What is expected
In the announcement of the Textor Prize, which year's prize did James Diego Vigil win?

Vigil Awarded Textor Prize for His Study of Urban Gangs

Katherine S Newman, Chair
Textor Prize Committee

James Diego Vigil

The award committee for the Robert B Textor and Family Prize for Excellence in Anticipatory Anthropology has selected James Diego Vigil as the winner of the 2007 prize, based on his contributions to the study of pressing problems among poor youth in the Latino communities of immigrant origin in southern California. Vigil’s capacity to understand the genesis of urban gangs or patterns of education attainment is particularly laudable for the way it connects the experience of children to the presence or absence of their parents.

The demands of the workplace and the social costs of insecure employment wreck havoc on parents’ abilities to sustain their children as they are growing up, leaving them vulnerable to gang recruitment or schooling difficulties. Gang leaders become surrogate role models, attracting young men whose real fathers cannot be there for them during those vulnerable years of adolescence. Parents who are working many hours of overtime every week, or who must make extended pilgrimages in search of work, cannot support their children in their schooling. Gangs fill the void and lead to second generation patterns of poverty and deviance. School failure sets the stage for a lifetime of poverty and social exclusion.

Vigil’s fieldwork in Los Angeles is critical in conceptualizing particular cultural groups, comparative cultural dynamics, and transnational patterns in adolescent and gang cultures. This is the underbelly of globalization, growing in our own midst and across our borders. Because this is a critical problem, worthy of the anticipatory insights Vigil has contributed in his many important books and articles, the committee is proud to award him the Textor Prize for 2007.

Data excerpts

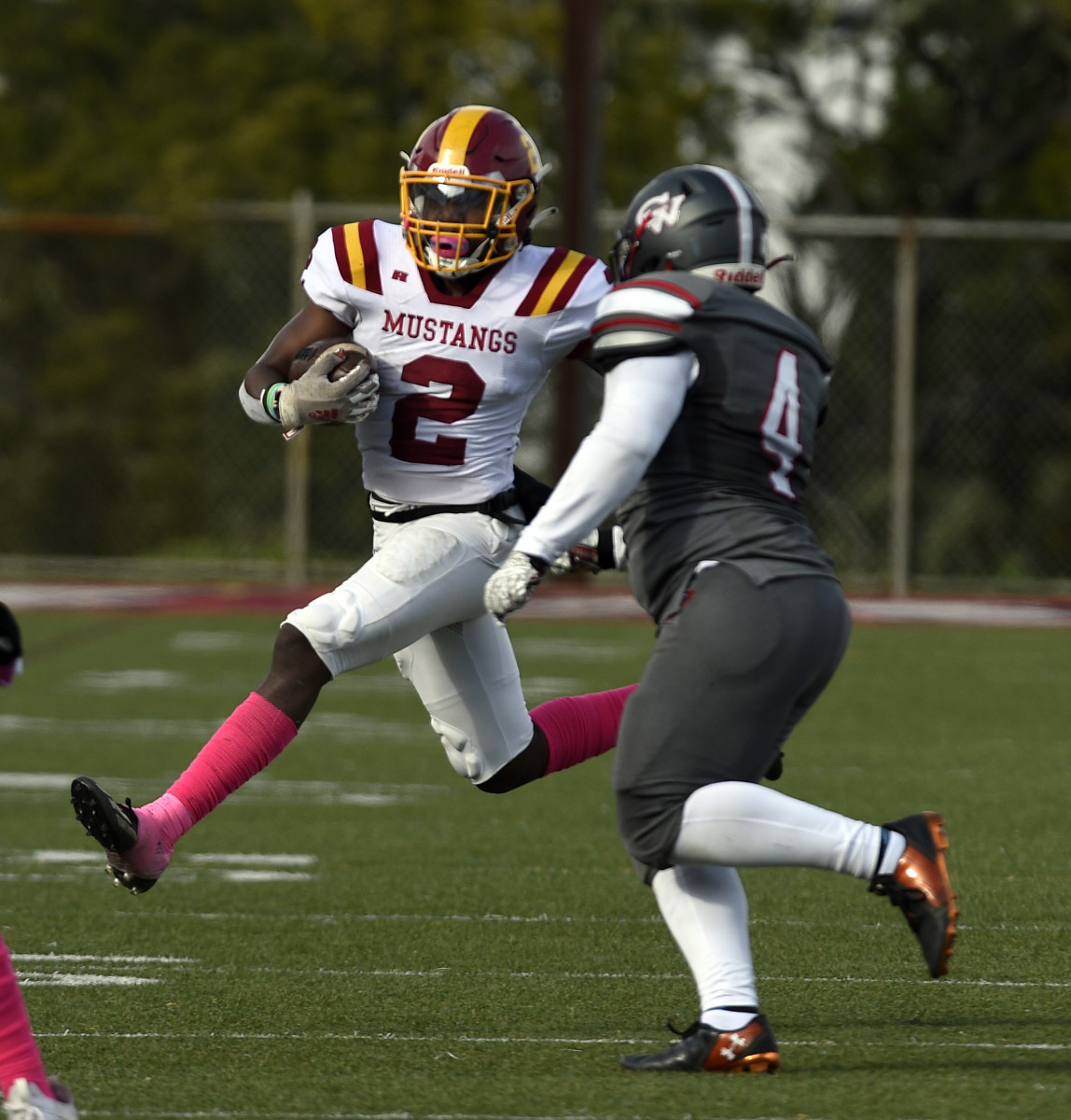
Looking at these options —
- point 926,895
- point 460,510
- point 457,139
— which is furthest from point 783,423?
point 457,139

Output below
The 2007 prize.